Early now occupied the town with three brigades—Hay's, Gordon's and Hoke's—Smith being left as a reserve to provide against any flank or rear movement—his right resting on the main street and his left just outside of the edge of the town, fronting "Cemetery Hill." Rodes's right rested about four hundred yards outside of the suburbs of the town, his left extending into it along the Fairfield road, near to Early's right; Johnson, having crossed the creek before mentioned, on the line of the York River railroad and pike, had formed his line across the back-bone of a ridge running towards the wooded bill already mentioned, a good deal lower, however, than it or "Cemetery Hill." A gap of half a mile or more was between his right and Early's left.
Rodes bore the brunt of battle on this day. His men acted nobly and suffered severely, especially Daniel's North Carolina brigade. These latter were new men, yet they behaved with unsurpassed gallantry, losing 900 men. Carter's artillery battalion, attached to this division, was hotly engaged for four hours or more, and suffered much from a superior fire of the enemy's artillery. It suffered more than it would otherwise have done, from the fact that the ground it occupied during the greater part of the fight though high and commanding, was quite level, thus affording little or no shelter for guns or caissons.

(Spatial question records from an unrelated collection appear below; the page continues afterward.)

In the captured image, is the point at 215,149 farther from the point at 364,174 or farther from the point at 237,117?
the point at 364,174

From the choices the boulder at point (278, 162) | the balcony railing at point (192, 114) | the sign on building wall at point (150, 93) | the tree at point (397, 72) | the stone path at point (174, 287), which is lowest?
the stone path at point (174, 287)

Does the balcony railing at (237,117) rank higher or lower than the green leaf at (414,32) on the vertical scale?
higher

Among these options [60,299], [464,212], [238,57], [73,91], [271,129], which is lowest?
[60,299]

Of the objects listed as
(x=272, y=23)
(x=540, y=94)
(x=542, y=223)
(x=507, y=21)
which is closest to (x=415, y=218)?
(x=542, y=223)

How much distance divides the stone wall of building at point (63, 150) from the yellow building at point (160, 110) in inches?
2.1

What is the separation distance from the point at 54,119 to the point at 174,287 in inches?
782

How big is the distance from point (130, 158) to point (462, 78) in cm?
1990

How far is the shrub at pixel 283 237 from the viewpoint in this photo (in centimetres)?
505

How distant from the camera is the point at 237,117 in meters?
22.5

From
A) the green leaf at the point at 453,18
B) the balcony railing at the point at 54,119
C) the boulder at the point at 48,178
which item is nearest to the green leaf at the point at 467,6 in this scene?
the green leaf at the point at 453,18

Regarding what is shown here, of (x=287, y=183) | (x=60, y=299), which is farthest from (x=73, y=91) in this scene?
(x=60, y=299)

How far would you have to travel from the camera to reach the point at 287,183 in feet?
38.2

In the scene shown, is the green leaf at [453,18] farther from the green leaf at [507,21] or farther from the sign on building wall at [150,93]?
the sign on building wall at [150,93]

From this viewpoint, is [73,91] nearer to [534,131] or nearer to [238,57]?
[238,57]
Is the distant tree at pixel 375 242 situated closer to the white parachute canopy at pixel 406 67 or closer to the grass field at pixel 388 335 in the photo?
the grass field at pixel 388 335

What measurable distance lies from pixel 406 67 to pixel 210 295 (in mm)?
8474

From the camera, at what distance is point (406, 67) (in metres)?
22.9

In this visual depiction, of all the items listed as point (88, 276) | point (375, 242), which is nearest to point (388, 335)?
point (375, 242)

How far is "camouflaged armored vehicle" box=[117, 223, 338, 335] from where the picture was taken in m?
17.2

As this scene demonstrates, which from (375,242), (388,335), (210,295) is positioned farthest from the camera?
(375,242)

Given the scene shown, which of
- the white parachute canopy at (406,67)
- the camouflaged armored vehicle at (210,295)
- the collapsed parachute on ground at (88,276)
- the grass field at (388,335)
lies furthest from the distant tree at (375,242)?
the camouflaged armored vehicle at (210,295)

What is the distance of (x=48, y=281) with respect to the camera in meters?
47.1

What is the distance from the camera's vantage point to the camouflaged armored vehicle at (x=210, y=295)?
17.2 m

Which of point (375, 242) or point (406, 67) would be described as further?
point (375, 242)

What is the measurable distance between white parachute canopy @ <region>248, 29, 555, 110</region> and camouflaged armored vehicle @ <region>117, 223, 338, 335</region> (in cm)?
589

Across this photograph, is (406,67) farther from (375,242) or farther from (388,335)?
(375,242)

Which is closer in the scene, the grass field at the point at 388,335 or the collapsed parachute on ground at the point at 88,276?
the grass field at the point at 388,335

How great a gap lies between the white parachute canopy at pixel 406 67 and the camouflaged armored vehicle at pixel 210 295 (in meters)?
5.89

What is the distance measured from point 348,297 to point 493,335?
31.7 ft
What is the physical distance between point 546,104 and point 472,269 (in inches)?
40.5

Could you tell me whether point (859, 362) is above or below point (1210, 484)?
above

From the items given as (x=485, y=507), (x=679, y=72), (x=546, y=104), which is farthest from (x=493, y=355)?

Early, by his timely arrival, undoubtedly turned the tide of battle in our favor, (for spite of Daniel's success our forces could not have held their ground against the column of the enemy endeavoring to turn Doles's left), yet his loss was not heavy. Gordon's loss was about 400. That of the other two brigades was quite slight. Col. Jones's battalion of artillery also did good service without corresponding loss.
Rodes came into action on the flank of the enemy confronting Gen. Hill—Early in turn on the flank of those opposing Rodes. Thus it happened that many of the Yankees in front of Rodes's a centre and left and of Early's right were caught in a trap by the rapid advance of Early's left wing Among the successes, I should have mentioned that Rodes captured two pieces of artillery during this evening's fight.
Many brave officers and soldiers went down in this evening's engagement, but I cannot name them all. Among them, however, no one was more regretted than Col. Christie, of N. C., who was severely wounded, and who died at Winchester a few days after the fights were over.
This communication is already too long for one day's issue, and so I must postpone until my next the part which Heth and Pender, of Hill's corps, bore in this day's fight. I will only observe, that no comments of mine are necessary in order to show Lieut. Gen. Ewell's great energy and high military genius, as well as the excellent abilities of his several division commanders.